* _Texto fornecido_
---
As crianças e a morte

Educar as crianças para a morte. Uma missão que cabe a cada família. A reflexão de Jorge Cotovio na edição de janeiro do Jornal da Família.

Em boa hora o Santuário de Fátima promoveu recentemente, em Fátima, o Seminário Interdisciplinar “As crianças, a morte e o luto”, quando se prepara o centenário da morte de Francisco e Jacinta. Para o efeito, o Santuário convidou vinte e três entidades do Estado, da Igreja e da sociedade civil para falarem sobre a morte e o luto, sobretudo no contexto da infância e da adolescência. 
 

Todos os participantes foram unânimes em considerar que se fala pouco da morte – a maior certeza que temos na nossa vida! –, porque os pais têm receio de “traumatizar as crianças”. 
 

Esquecem-se estes pais que quanto mais entendermos a morte mais “juízo” temos na vida, levando-nos a ter atitudes bem mais evangélicas… 
 

A morte (e o sofrimento) é o tabu dos tempos modernos. Outrora, expunha-se, hoje oculta-se.
 

É curioso que o primeiro contacto que a maioria das crianças atuais têm com a morte é aquando da morte de um animal doméstico. Sinais dos tempos…

Torna-se, pois, urgente, educar as crianças para a morte, aproveitando momentos significativos do calendário litúrgico, tais como o Dia de Todos os Santos (que, impropriamente, o reduzimos a recordar os nossos familiares falecidos) ou a Paixão e Morte de Cristo (e Ressurreição), ou aproveitando o falecimento de um familiar ou amigo. Levar a criança ou o adolescente ao velório ou ao cemitério é a recomendação das entidades que mais lidam com esta realidade. E é também a minha recomendação.
 

É claro que a morte para uma criança é sempre um choque, especialmente se for de um familiar próximo ou de um amigo. Mas protegê-la deste choque só vai desprotegê-la das (muitas) contrariedades da vida, e da dor e sofrimento que, obrigatoriamente, todos temosque passar.
---
* _Material fornecido_
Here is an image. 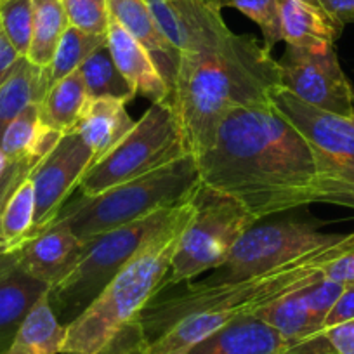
---
* _Trabalho proposto_
No texto sobre as crianças e a morte, transcreva o trecho que começa em "É claro que" e vai até "obrigatoriamente, todos temosque passar.", trocando "choque" por "abalo".

* _Resultado do exercício_
É claro que a morte para uma criança é sempre um abalo, especialmente se for de um familiar próximo ou de um amigo. Mas protegê-la deste abalo só vai desprotegê-la das (muitas) contrariedades da vida, e da dor e sofrimento que, obrigatoriamente, todos temosque passar.